Operator Reuse Strategy
This guide helps teams decide when to reuse existing libraries as operators in TPF pipelines.
Decision Lens
Why Reuse Operators
- Preserve validated domain logic.
- Reduce rewrite scope during migration.
- Keep ownership with domain teams while standardizing orchestration.
Typical Fit
| Library Type | Typical Fit | Notes |
|---|---|---|
| Rules/validation engines | High | Works well as unary operator methods. |
| Enrichment calculators | High | Clear input/output contracts. |
| Data transforms | High | Good for deterministic step boundaries. |
| AI client wrappers | Medium | Useful with explicit DTO/domain contracts. |
| Legacy facades | Medium | Good transition strategy, watch dependencies. |
| Heavy streaming engines | Lower (current) | Operator invoker generation is unary-focused today. |
Readiness Checklist
- Library is packaged as a dependency (module/JAR).

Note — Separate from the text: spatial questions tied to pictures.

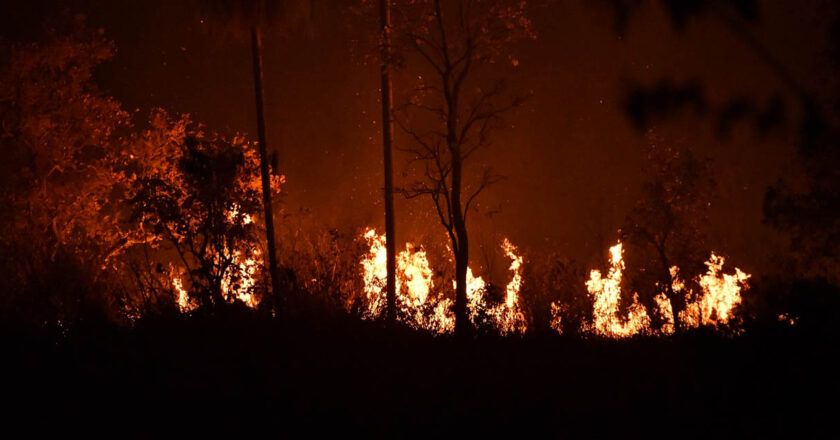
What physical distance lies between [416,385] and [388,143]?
7350 mm

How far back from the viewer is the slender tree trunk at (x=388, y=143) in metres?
12.4

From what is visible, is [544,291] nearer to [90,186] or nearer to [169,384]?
[169,384]

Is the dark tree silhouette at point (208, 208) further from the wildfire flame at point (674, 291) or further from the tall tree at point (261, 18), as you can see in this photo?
the wildfire flame at point (674, 291)

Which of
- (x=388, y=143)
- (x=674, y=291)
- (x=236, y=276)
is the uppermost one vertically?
(x=388, y=143)

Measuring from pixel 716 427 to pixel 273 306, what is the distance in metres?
7.59

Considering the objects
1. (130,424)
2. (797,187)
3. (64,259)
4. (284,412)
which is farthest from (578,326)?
(64,259)

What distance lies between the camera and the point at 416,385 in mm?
7738

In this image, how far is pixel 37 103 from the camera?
20422 millimetres

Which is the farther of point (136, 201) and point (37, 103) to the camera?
point (37, 103)

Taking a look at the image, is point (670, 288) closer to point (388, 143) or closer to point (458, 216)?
point (458, 216)

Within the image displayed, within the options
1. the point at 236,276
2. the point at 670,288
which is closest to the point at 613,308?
the point at 670,288

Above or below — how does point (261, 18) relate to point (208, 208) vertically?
above

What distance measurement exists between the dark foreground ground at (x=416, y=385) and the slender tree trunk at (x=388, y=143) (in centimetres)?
259


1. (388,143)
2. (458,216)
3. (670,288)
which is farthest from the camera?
(670,288)
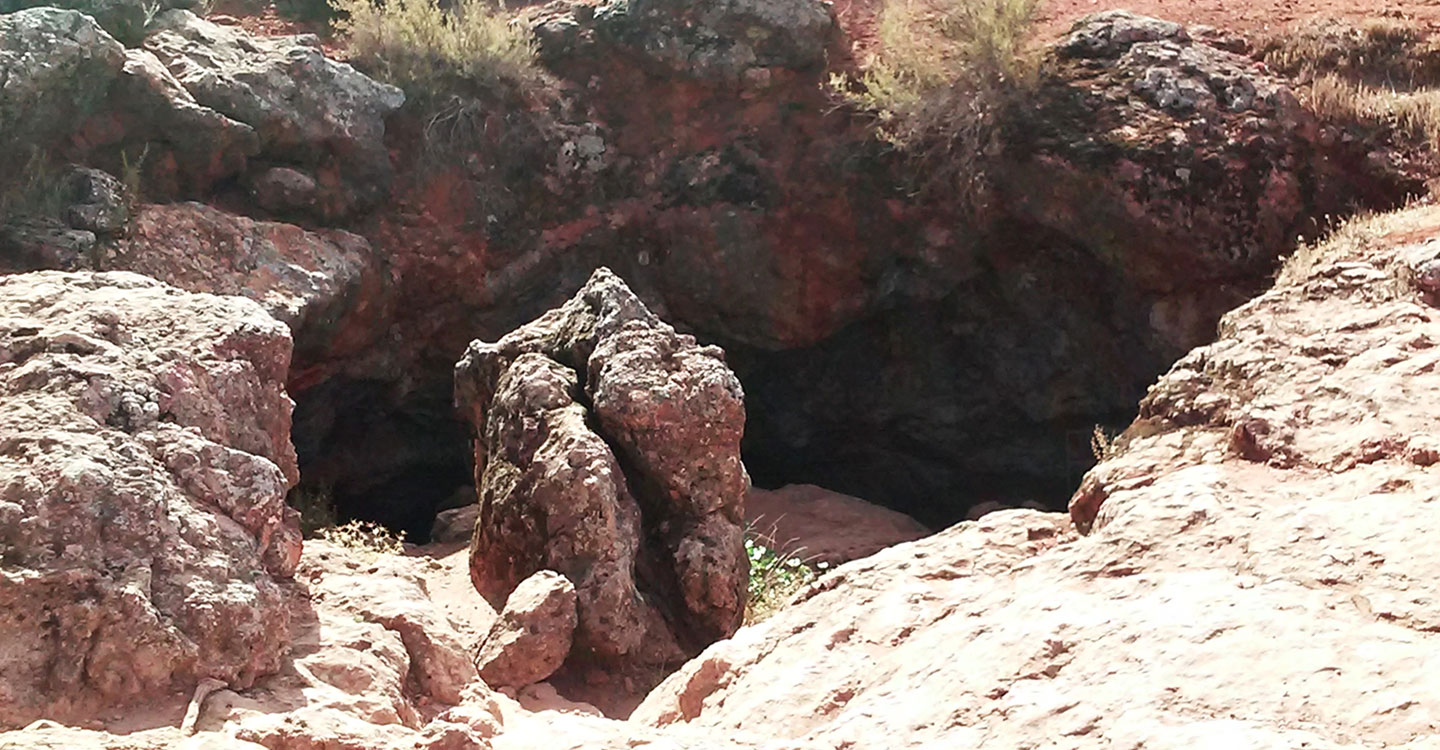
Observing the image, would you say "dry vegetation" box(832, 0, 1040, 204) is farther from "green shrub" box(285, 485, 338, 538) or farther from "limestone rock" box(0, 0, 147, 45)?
"limestone rock" box(0, 0, 147, 45)

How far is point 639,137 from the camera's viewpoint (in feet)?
32.5

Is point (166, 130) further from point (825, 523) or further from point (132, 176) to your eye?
point (825, 523)

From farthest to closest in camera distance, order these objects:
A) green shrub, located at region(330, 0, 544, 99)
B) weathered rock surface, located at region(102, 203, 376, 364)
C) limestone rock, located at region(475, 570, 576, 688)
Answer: green shrub, located at region(330, 0, 544, 99), weathered rock surface, located at region(102, 203, 376, 364), limestone rock, located at region(475, 570, 576, 688)

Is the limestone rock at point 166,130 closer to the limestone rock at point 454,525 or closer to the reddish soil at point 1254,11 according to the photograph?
the limestone rock at point 454,525

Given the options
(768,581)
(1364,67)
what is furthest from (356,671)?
(1364,67)

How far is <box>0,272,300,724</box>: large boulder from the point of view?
124 inches

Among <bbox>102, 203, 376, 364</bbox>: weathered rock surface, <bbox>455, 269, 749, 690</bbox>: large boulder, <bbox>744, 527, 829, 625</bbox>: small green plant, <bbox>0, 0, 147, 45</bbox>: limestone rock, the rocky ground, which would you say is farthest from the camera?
<bbox>0, 0, 147, 45</bbox>: limestone rock

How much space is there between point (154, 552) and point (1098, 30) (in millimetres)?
7770

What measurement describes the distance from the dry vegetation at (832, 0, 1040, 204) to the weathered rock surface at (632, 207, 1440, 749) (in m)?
4.40

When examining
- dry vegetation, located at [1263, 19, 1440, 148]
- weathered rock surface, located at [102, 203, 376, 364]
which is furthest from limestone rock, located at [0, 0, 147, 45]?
dry vegetation, located at [1263, 19, 1440, 148]

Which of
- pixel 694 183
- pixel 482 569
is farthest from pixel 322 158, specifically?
pixel 482 569

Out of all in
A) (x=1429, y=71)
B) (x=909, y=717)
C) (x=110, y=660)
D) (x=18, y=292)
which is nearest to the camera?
(x=909, y=717)

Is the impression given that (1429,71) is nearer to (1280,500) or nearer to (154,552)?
(1280,500)

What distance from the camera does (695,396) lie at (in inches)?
237
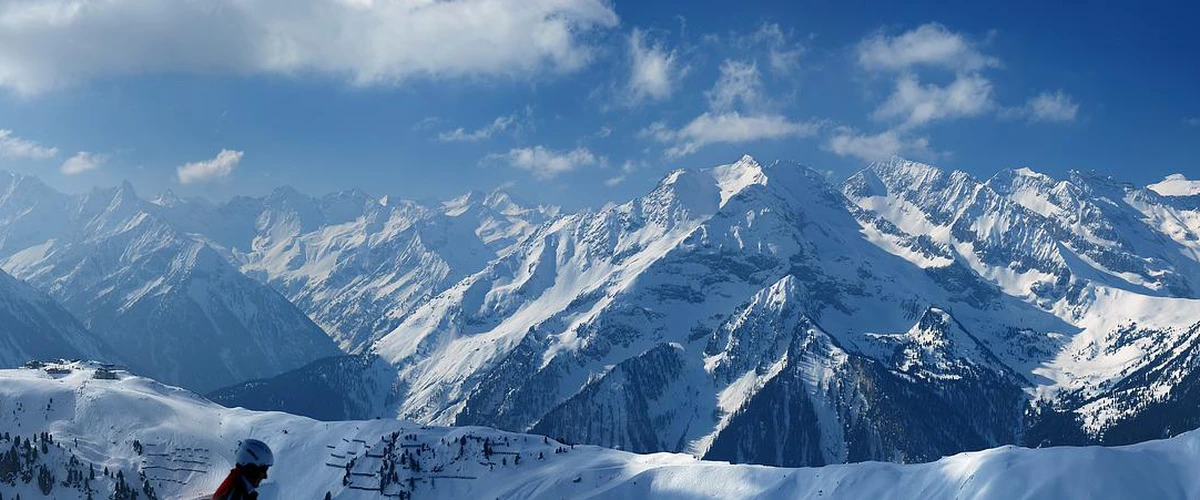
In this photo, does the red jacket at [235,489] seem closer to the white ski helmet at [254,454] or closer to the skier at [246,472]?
the skier at [246,472]

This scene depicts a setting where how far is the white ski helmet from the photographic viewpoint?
2486 cm

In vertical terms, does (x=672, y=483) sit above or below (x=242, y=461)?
below

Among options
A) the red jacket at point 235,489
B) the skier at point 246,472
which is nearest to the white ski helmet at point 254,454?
the skier at point 246,472

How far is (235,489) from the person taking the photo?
25234 millimetres

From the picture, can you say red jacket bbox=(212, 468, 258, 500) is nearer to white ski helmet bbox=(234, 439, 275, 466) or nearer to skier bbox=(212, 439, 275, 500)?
skier bbox=(212, 439, 275, 500)

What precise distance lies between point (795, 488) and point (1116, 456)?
54.5 metres

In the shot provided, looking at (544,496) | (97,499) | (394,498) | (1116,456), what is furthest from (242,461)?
(97,499)

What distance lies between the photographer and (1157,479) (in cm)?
14325

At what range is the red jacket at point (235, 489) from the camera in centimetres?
2495

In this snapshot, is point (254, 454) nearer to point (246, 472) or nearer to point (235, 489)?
point (246, 472)

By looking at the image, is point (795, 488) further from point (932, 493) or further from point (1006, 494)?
point (1006, 494)

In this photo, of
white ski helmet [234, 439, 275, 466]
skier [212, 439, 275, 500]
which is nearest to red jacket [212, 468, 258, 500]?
skier [212, 439, 275, 500]

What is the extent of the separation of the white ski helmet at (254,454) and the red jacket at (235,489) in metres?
0.39

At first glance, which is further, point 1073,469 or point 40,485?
point 40,485
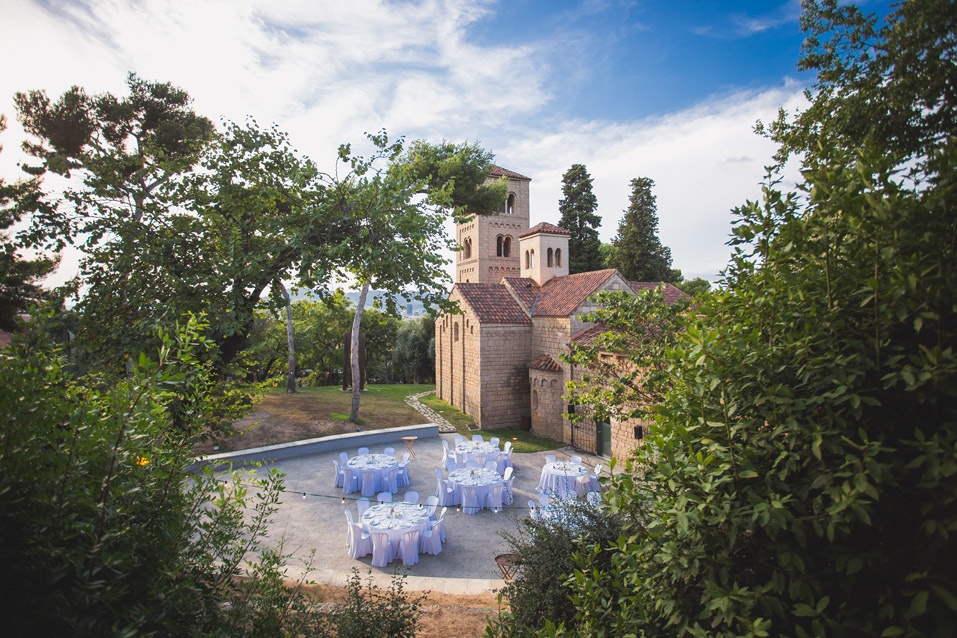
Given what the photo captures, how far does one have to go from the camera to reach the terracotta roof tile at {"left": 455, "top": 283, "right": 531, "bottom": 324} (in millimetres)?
21516

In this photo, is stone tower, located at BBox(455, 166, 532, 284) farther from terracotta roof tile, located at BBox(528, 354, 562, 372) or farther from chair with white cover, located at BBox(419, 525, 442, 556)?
chair with white cover, located at BBox(419, 525, 442, 556)

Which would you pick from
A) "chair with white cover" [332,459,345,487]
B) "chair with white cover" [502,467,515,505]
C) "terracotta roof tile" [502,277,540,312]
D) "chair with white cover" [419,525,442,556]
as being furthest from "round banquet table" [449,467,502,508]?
"terracotta roof tile" [502,277,540,312]

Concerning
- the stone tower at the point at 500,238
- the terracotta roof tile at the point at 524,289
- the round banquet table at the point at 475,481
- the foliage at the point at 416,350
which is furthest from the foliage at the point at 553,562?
the foliage at the point at 416,350

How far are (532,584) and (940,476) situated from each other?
16.2ft

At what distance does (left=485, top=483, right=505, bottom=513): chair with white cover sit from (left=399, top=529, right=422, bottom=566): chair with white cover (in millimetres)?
3109

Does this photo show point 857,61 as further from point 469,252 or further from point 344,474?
point 469,252

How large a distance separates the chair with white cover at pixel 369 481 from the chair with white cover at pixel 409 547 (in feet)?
12.3

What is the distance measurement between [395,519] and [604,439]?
10112 mm

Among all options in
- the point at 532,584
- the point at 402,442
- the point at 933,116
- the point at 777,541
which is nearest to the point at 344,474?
the point at 402,442

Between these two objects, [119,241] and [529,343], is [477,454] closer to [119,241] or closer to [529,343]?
[529,343]

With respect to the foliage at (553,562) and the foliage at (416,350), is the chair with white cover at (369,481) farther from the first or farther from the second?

- Public operator methods have unambiguous signatures.
- Contracts are versioned and testable.
- Classpath/index visibility is guaranteed at build time.
- For instance methods, class is CDI-manageable.
Transport and Contract Notes
- Operator category (
NON_REACTIVE/REACTIVE) should not drive transport selection. - REST and local adapter paths can be composed around operator invokers.
- gRPC paths add prerequisites: descriptor and mapper-compatible bindings for delegated/operator flows.
Portfolio Planning Pattern
- Reuse core compute logic now.
- Standardize orchestration/transport in TPF.
- Incrementally replace internals where ROI is clear.